Em determinada etapa de sua carreira, o pesquisador do Judaísmo deve se perguntar, ao menos uma vez, a respeito de quem teria redigido a primeira obra moderna de história judaica. Confesso que somente agora, após três décadas estudando essa temática, coloquei- me diante dessa questão. Ingenuamente, pensei que os historiadores Isaac M. Jöst (1793-1860), Heinrich Graetz (1817-1891) e Simon Dubnov (1860-1941) tivessem sido os pioneiros da historiografia judaica moderna. Essa busca foi curiosa e reveladora.
Em 1706, o huguenote Jacques Basnage de Beauval (1653-1723) foi expulso da França porque era de ascendência protestante. Refugiou-se na Holanda e publicou uma obra em sete volumes intitulada “Histoire des Juifs depuis Jésus- Christ jusqu’à présent” [História dos Judeus desde Jesus até Agora]. É importante lembrar que a Holanda era a nação de maior tolerância religiosa durante os séculos 17-18. Nesta época, a “comunidade judaica hispano-portuguesa” de Amsterdã era famosa por dela fazer em parte destacadas figuras entre elas os rabinos Rafael D’Aguilar e Isaac Aboab da Fonseca (o primeiro rabino das Américas), os pensadores Isaac Orobio de Castro e Uriel da Costa, o poeta Daniel Levi de Barrios, e naturalmente o mais conhecido de todos: o controverso filósofo Baruch Spinoza.
Jacques Basnage foi muito mais do que um protestante dedicado ao sacerdócio. Exímio negociador desempenhou funções de procurador e diplomata, ajudando a aprimorar as tumultuadas relações diplomáticas entre França, Inglaterra e Holanda. Leitor voraz, Basnage deixou duas obras monumentais: “Histoire des Juifs” que teve excelente aceitação na Europa e, em 1708, foi traduzida em Londres; e “Antiquités Judaïques ou Remarques Critiques sur la République des Hebreux” [Antiguidades Judaicas ou Observações Críticas Acerca da Republica dos Hebreus] de 1713, onde expressa profunda admiração em relação ao povo escolhido de Deus.
A “Histoire des Juifs” foi difundida com rapidez entre a intelectualidade europeia judaica e não judaica. Escrita em francês, serviu para incentivar estudiosos e críticos literários a mergulhar nos meandros da história judaica. O livro teve ainda o objetivo de gerar uma continuidade entre antigos textos de história judaica (Flávio Josefo) com obras de historiografia medieval (Josef Hacohen, Eliahu Capsali e Salomão Ibn Verga), fechando-se o círculo com textos de pensadores judeus dos séculos 17-18.
Nas primeiras páginas do livro “Histoire des Juifs” o autor relata as tribulações sofridas pelo povo judeu até aquela data.

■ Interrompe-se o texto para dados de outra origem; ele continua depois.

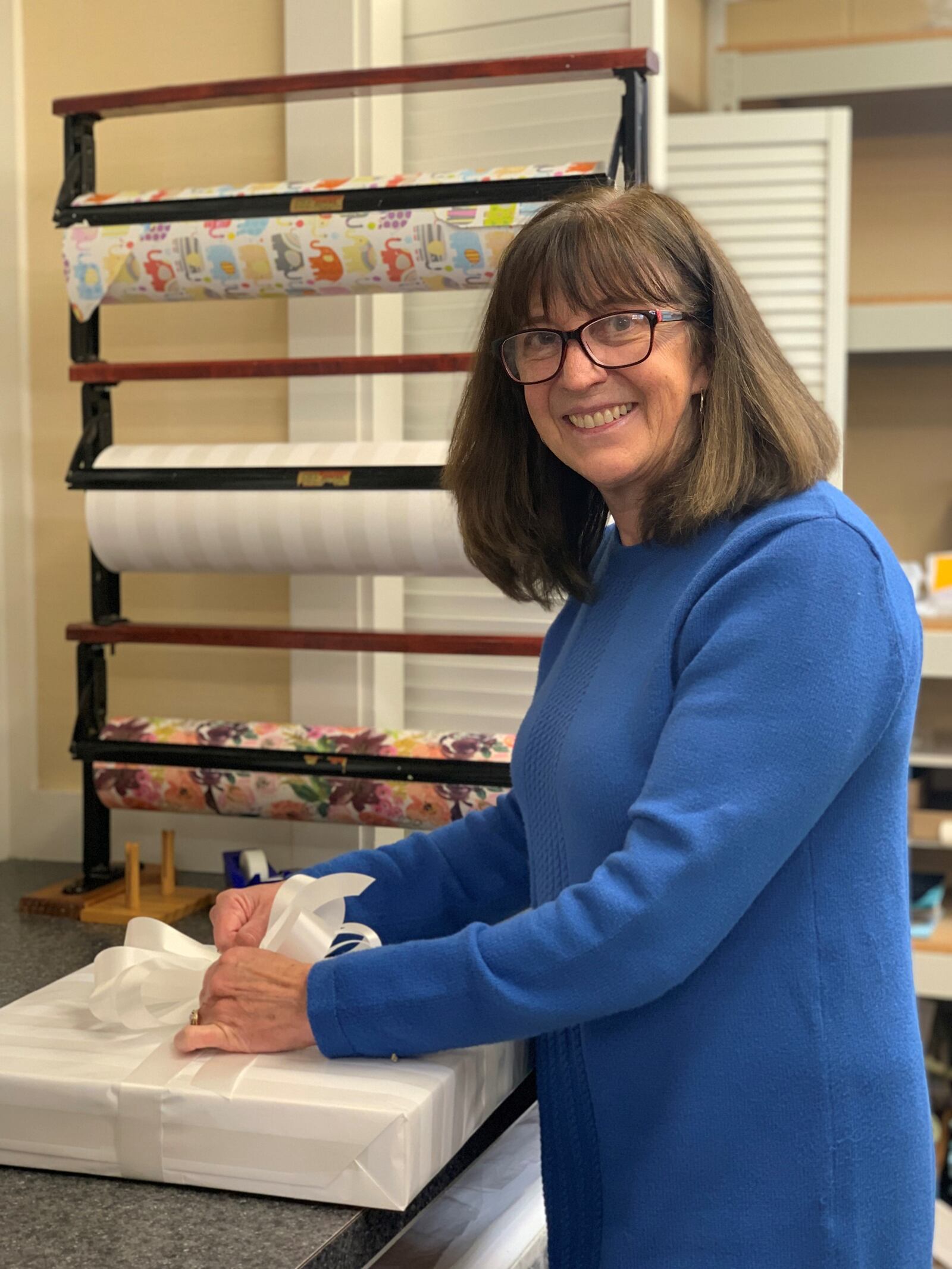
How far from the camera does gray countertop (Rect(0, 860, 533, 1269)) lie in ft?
2.52

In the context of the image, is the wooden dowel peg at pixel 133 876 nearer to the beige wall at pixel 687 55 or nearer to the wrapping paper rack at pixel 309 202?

Os capítulos registram episódios relacionados aos judeus orientais e ocidentais e mencionam aqueles judeus que habitavam em comunidades exóticas como Índia, China, Etiópia, Pérsia, e o Reino dos Kazares, entre outras. Em vários outros capítulos Basnage narra as opressões sofridas pelas comunidades judaicas do Ocidente e as atrocidades cometidas contra eles desde as Cruzadas até os distúrbios (pogroms) perpetrados pelos cossacos de Chmelnitzky entre 1648-1649. Basnage explica ainda no livro o que ele mesmo denomina “o milagre da Revelação do Povo de Israel”. O que seria esse milagre? Para Basnage é um grande mistério, uma espécie de segredo oculto, o motivo pelo qual o povo escolhido de Deus, mesmo perseguido e odiado, consegue continuar vivo entre as nações e se perpetuar ao longo dos tempos.
Ele afirma com total convicção: “povos que tentaram expulsar os judeus de seus domínios, prejudicaram seu florescimento cultural e sua prosperidade econômica”. Seu livro descreve o status obtido pelos judeus no mundo por volta dos anos 1700. Depois de cuidadosa descrição, o huguenote faz uma única pergunta para tentar compreender o verdadeiro segredo da sobrevivência judaica: que elemento detém o ser judeu para recompor sua capacidade coletiva e continuar a existir mesmo diante das perseguições, expulsões e desterros permanentes? O próprio autor responde de forma original: “Somente no Fim dos Tempos (Apocalipse) os judeus se converterão ao Cristianismo, porém até então (só Deus sabe quando isto acontecerá) é necessário apoiá-los na observação de preceitos e ritos. Toda tentativa de converter o judeu levará a um processo ainda mais demorado na aproximação dos Dias da Apocalipse”.
A afirmação vale para os dias atuais. Sem dúvida alguma, Jacques Basnage de Beauval, autor da primeira história judaica sabia perfeitamente o que falava e profetizava.